# SASARAN:
A - Menurut teks tentang spekulasi politik, spekulan politik wajib bernyali jauh di atas apa?
B - Tolong lanjutkan teks tentang spekulasi politik mulai sesudah kalimat terakhirnya.

# KUTIPAN TEKS:
Halaman

Minggu, 15 Juli 2018

INDONESIA–ku, belum meminang sudah menimang


INDONESIA–ku, belum meminang sudah menimang

Namanya saja spekulasi politik. Tidak mau kalah sinergitas dengan spekulan pasar modern. Soal sudah ada berapa pasar tradisional – tepatnya pasar rakyat yang minggir dengan sendirinya – bukan masalah. Pasar akan mendekati pembeli dan semakin jauh dari prodosen. Inilah yang dimaksud humor politik.

Spekulan politik memang wajib bernyali jauh di atas rata-rata kriminal jalanan. Mengandalkan pakta integritas versi modus mégatéga, belum menggigit. Malah jadi slilit. Kursi yang sama, diincar semua pihak yang merasa paling berhak.

(Pertanyaan tentang geometri adegan)
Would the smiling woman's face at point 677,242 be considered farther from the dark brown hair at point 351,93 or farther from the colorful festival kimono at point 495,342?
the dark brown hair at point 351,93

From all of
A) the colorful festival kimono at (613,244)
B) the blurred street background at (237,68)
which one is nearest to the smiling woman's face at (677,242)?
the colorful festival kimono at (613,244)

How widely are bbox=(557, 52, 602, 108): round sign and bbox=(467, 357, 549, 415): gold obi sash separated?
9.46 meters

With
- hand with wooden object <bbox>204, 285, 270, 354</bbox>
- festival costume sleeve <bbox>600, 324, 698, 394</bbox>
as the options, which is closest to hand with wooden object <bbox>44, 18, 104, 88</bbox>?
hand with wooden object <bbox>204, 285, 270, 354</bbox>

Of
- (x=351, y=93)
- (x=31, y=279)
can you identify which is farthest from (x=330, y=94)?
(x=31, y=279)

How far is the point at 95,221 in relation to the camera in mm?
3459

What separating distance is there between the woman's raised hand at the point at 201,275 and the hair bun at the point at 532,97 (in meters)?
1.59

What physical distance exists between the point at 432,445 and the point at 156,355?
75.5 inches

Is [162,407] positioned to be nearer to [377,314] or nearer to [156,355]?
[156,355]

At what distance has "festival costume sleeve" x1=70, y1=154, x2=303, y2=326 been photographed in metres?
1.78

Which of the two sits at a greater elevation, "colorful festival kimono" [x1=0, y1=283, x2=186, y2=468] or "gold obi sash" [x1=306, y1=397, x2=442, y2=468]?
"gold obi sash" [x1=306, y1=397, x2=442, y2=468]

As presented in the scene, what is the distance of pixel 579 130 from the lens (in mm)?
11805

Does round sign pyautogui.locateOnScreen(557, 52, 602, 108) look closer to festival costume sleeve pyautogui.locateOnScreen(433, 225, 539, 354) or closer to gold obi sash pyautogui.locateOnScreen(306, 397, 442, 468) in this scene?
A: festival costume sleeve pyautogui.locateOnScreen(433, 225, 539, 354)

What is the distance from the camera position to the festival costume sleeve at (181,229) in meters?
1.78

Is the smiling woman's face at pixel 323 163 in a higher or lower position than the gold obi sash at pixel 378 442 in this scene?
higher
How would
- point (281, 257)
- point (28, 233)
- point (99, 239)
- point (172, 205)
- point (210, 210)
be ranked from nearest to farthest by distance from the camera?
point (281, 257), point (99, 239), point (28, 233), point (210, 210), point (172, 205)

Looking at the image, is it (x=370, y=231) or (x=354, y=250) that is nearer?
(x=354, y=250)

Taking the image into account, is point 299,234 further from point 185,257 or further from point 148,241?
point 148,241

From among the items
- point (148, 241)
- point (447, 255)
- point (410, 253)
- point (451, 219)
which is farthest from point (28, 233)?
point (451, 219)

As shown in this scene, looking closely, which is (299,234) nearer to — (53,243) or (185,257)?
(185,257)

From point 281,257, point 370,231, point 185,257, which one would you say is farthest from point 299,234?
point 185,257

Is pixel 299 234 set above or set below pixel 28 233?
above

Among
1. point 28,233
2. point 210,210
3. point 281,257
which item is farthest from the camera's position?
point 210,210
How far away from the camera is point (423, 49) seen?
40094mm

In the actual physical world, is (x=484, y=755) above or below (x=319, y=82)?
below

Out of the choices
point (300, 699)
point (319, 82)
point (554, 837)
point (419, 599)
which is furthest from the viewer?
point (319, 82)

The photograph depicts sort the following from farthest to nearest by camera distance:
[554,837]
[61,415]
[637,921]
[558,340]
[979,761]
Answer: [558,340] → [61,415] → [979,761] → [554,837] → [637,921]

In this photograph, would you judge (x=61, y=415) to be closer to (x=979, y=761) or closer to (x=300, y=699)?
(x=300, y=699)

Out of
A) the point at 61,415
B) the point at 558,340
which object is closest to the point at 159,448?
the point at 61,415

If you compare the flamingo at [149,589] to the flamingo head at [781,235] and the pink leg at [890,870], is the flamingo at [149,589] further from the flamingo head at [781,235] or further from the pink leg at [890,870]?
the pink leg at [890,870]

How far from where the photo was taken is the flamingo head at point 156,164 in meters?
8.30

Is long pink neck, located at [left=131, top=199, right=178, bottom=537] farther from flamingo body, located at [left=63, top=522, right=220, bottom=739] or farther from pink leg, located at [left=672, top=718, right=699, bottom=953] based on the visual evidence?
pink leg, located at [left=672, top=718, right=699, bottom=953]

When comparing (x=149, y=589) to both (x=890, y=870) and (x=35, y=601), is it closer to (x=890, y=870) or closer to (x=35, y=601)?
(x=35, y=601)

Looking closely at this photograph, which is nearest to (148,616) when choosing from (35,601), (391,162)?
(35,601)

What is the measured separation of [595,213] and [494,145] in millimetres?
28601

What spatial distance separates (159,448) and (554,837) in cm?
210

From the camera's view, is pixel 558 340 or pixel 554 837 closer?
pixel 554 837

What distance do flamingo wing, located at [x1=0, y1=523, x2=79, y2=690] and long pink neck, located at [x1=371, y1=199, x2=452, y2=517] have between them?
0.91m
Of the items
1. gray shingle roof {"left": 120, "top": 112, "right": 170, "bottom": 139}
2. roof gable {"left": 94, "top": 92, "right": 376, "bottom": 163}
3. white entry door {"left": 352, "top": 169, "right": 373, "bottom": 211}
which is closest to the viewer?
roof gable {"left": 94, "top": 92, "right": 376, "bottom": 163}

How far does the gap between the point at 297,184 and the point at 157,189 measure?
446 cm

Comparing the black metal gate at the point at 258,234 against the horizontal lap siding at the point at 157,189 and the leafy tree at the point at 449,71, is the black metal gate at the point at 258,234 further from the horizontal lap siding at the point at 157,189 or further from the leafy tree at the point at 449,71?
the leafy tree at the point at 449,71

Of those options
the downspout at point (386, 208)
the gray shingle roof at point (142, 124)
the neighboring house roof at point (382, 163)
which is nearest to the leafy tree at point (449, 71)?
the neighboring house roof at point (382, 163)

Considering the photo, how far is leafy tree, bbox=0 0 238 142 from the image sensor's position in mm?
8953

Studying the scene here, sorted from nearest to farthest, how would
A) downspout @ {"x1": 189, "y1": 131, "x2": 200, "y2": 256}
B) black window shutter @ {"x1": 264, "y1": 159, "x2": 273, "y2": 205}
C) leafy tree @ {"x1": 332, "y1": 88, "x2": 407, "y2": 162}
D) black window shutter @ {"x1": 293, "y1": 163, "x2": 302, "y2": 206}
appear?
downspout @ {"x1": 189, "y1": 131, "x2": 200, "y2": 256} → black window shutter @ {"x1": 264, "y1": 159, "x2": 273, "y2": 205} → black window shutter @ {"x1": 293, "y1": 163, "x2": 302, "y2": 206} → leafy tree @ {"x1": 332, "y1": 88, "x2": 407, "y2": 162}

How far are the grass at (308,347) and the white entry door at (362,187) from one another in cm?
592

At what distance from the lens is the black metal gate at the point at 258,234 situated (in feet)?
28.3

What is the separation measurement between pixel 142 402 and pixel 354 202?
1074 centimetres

# HASIL PER TUGAS:
A - Di atas rata-rata kriminal jalanan.

B -
Koalisi tergantung dari arah atau sisi mana sisi lemah kursi. Koalisi semu, abal-abal, bongkar pasang, sampai yang belum ada di kamus politik. Rahasia umum, dalam tubuh sebuah partai, demi kepentingan untuk mencapai tujuan bersama, terjadi dan bebas adu silang.

Degradasi terjadi pada nilai jual jabatan ketua umum. Sebagai tiket terusan untuk nyapres atau berurusan dengan KPK. Parpol kawakan yang ternyata oknum ketua umum yang hanya modal warisan. Menjadi asal muasal, titik retak persatuan dan kesatuan bangsa.

Episode demi episode belum ada gejala kemajuan peradaban. Hanya mendaur ulang hikayat lama dengan pemain baru. Utamakan garis keturunan pemeran utama.  Berjalan mundur, jangan bilang-bilang. Minimal sibuk di tempat.

Musim panen lima tahunan sudah memanggil. Berbegas mengatur barisan. Jangan sampai kedahuluan kawan. Jangan sampai kesempatan lawan disamber sekutu. jangan sampai teman menyalip langkah kita yang sok-sokan.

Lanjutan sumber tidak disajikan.